#### [Collection entries]
§

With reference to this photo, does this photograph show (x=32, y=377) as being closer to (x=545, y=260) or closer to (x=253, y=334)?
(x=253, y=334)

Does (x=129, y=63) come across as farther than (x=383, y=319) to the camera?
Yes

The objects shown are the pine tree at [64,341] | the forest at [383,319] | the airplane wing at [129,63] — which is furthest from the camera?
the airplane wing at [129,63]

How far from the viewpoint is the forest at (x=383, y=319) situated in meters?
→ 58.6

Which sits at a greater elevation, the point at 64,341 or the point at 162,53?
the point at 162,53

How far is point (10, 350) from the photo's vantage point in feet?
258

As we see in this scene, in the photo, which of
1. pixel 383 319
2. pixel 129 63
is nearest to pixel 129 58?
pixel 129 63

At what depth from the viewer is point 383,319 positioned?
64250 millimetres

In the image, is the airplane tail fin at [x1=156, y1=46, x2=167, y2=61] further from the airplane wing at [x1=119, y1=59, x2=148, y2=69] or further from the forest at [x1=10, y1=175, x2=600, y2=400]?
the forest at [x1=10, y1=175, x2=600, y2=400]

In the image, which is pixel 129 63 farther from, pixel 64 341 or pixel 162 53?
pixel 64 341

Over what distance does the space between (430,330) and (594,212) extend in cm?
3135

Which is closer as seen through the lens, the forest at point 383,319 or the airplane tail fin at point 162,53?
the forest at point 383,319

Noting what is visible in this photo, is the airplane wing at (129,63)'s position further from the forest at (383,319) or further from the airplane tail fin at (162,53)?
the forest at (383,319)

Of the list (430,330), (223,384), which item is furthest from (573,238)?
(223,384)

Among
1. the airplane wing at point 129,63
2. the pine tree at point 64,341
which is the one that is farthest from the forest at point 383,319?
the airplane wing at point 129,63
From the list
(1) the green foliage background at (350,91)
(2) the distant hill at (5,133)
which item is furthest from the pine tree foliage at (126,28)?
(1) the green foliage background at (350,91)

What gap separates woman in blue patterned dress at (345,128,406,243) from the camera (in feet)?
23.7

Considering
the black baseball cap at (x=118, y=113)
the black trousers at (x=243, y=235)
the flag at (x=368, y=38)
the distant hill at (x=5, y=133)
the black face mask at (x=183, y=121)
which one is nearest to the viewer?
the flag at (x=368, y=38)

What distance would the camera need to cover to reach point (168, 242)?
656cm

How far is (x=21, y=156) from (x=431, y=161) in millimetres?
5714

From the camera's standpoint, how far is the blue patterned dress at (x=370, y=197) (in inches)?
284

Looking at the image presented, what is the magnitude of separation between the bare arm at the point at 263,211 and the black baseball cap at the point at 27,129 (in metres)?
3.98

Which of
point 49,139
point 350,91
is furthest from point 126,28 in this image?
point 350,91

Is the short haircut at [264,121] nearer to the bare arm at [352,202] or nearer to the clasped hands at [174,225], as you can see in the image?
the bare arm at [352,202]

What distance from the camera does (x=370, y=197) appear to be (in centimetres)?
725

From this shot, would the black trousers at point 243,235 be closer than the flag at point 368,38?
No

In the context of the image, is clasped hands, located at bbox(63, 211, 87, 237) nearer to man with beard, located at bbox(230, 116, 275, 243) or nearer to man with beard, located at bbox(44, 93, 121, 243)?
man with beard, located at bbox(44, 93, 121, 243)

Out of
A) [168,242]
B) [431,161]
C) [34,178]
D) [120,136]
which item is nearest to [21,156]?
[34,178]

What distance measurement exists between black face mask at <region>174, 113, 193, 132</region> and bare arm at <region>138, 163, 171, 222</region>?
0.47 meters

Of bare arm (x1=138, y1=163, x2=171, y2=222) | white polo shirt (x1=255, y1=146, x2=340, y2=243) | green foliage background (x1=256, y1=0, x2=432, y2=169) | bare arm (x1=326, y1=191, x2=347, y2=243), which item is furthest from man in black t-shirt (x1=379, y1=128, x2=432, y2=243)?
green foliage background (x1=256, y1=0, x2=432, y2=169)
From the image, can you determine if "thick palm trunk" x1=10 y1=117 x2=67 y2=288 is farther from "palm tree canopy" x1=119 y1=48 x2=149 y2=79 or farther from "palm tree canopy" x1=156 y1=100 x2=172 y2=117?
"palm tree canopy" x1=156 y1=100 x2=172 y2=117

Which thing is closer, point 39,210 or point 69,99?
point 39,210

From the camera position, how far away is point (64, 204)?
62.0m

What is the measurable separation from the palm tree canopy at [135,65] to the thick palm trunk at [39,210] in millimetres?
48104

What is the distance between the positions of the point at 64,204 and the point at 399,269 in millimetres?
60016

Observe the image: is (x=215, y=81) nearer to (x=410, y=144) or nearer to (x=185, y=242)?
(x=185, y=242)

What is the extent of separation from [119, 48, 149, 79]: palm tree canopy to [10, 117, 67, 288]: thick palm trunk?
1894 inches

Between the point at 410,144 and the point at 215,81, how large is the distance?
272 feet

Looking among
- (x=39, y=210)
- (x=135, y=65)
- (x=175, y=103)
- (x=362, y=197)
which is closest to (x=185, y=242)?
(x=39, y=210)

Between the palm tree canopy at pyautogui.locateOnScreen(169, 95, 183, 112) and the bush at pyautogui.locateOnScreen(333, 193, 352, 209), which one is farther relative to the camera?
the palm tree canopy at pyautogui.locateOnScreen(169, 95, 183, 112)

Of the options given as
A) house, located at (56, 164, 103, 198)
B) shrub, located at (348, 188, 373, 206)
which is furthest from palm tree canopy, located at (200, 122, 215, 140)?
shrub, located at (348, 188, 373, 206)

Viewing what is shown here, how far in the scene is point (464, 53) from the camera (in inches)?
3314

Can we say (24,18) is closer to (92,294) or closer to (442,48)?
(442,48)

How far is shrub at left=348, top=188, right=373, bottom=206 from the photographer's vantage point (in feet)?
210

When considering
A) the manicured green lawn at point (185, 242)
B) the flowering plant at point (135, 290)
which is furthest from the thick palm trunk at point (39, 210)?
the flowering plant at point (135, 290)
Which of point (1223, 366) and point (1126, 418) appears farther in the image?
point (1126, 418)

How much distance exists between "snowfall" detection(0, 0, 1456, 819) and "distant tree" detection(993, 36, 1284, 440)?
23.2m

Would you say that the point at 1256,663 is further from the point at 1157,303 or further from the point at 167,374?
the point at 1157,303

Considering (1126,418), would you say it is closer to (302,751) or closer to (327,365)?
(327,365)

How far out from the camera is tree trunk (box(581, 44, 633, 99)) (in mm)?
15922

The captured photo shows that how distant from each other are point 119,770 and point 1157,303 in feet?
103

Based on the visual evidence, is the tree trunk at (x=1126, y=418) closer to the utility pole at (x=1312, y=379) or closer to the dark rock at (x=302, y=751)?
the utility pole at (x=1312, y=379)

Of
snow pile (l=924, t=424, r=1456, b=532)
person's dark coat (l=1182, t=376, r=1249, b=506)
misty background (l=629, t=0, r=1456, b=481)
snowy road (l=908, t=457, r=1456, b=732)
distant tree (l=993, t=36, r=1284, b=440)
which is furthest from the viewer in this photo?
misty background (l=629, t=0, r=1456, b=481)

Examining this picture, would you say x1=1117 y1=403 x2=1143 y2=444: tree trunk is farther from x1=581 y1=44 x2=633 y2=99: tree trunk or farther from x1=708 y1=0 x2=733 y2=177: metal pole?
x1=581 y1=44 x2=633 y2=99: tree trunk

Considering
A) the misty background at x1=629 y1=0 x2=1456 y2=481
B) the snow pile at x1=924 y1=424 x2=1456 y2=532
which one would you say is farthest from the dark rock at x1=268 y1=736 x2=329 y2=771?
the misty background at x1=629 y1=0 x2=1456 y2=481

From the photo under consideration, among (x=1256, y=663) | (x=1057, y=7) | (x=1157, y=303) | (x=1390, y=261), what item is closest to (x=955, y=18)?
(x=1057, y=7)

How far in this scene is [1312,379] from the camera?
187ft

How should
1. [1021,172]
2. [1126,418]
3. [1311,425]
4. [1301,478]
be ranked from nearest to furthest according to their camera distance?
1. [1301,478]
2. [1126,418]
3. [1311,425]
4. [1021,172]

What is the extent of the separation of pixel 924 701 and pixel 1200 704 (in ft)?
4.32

§

Find the line with "Examining this picture, would" in the listing above, then write out that line and each remaining line exactly, with no other text.

#### [ANSWER TO THE PROBLEM]
Examining this picture, would you say x1=1117 y1=403 x2=1143 y2=444: tree trunk is farther from x1=581 y1=44 x2=633 y2=99: tree trunk or farther from x1=708 y1=0 x2=733 y2=177: metal pole?
x1=581 y1=44 x2=633 y2=99: tree trunk

Considering
A) the misty background at x1=629 y1=0 x2=1456 y2=481
B) the snow pile at x1=924 y1=424 x2=1456 y2=532
which one would you say is farthest from the dark rock at x1=268 y1=736 x2=329 y2=771?
the misty background at x1=629 y1=0 x2=1456 y2=481

From the photo under consideration, among (x=1256, y=663) | (x=1057, y=7) | (x=1157, y=303) | (x=1390, y=261), what item is closest to (x=955, y=18)?
(x=1057, y=7)

How far in this scene is [1312,379] from the camera?
187ft

How should
1. [1021,172]
2. [1126,418]
3. [1311,425]
4. [1301,478]
be ranked from nearest to furthest according to their camera distance?
1. [1301,478]
2. [1126,418]
3. [1311,425]
4. [1021,172]

What is the extent of the separation of pixel 924 701 and pixel 1200 704 (in ft)?
4.32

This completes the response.